## Data lines:
=-=-=-=-=

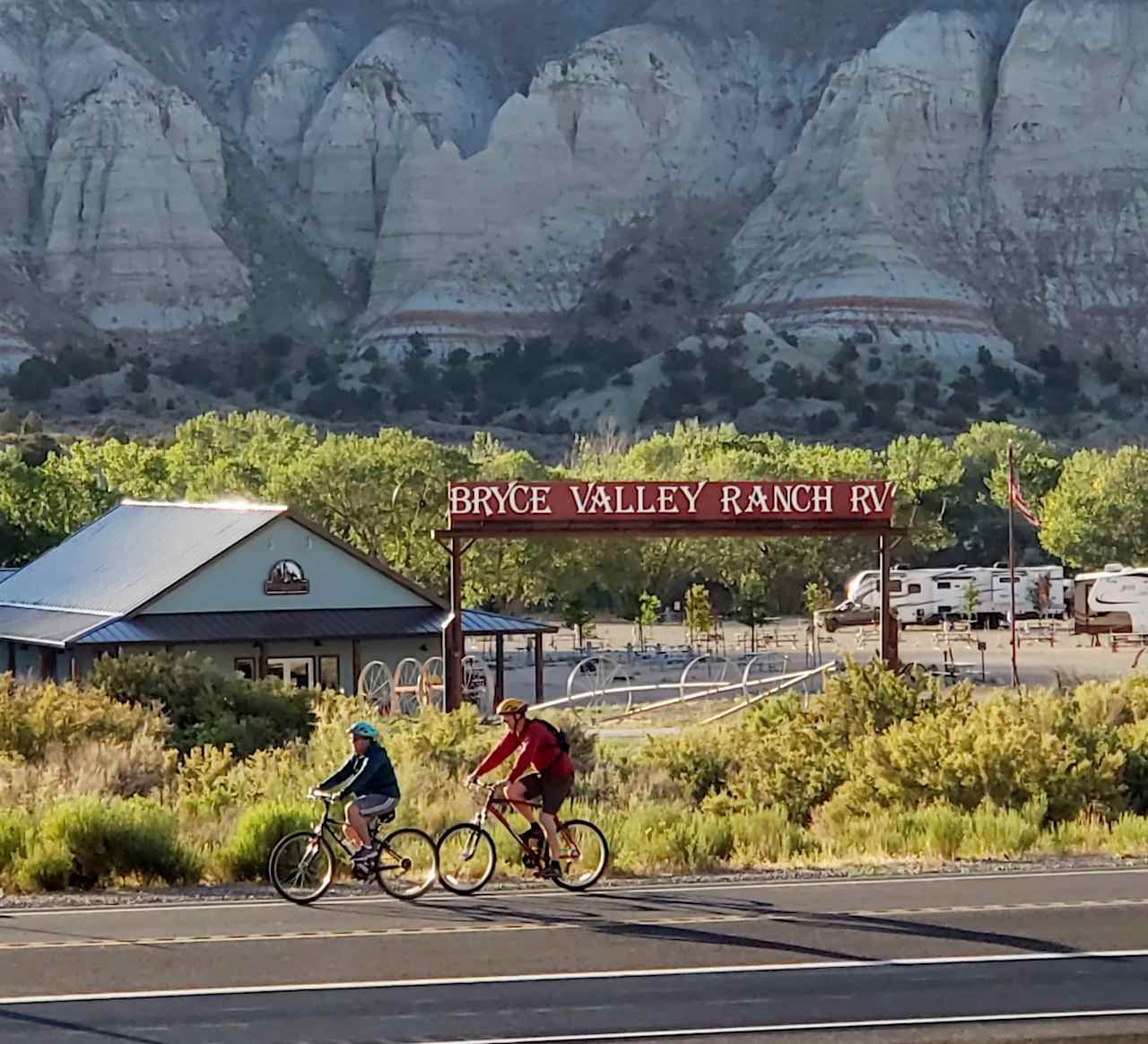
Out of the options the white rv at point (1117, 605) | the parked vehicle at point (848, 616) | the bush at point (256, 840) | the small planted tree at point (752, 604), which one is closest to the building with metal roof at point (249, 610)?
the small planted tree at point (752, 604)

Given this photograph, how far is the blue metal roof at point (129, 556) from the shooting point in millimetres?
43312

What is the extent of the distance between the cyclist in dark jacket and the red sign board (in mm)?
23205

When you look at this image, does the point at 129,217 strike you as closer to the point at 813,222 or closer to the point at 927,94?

=-=-=-=-=

## To be done:
Turn the entries from the line with "What is the" through the end of the entries into a Markdown table with the columns Row and Line, one numbered row per line, leaving out blank lines.

## Solution to this exercise:
| Row | Line |
|---|---|
| 1 | What is the extent of the distance between the cyclist in dark jacket and the red sign board (in mm)? |
| 2 | 23205 |
| 3 | When you look at this image, does the point at 129,217 strike you as closer to the point at 813,222 or closer to the point at 927,94? |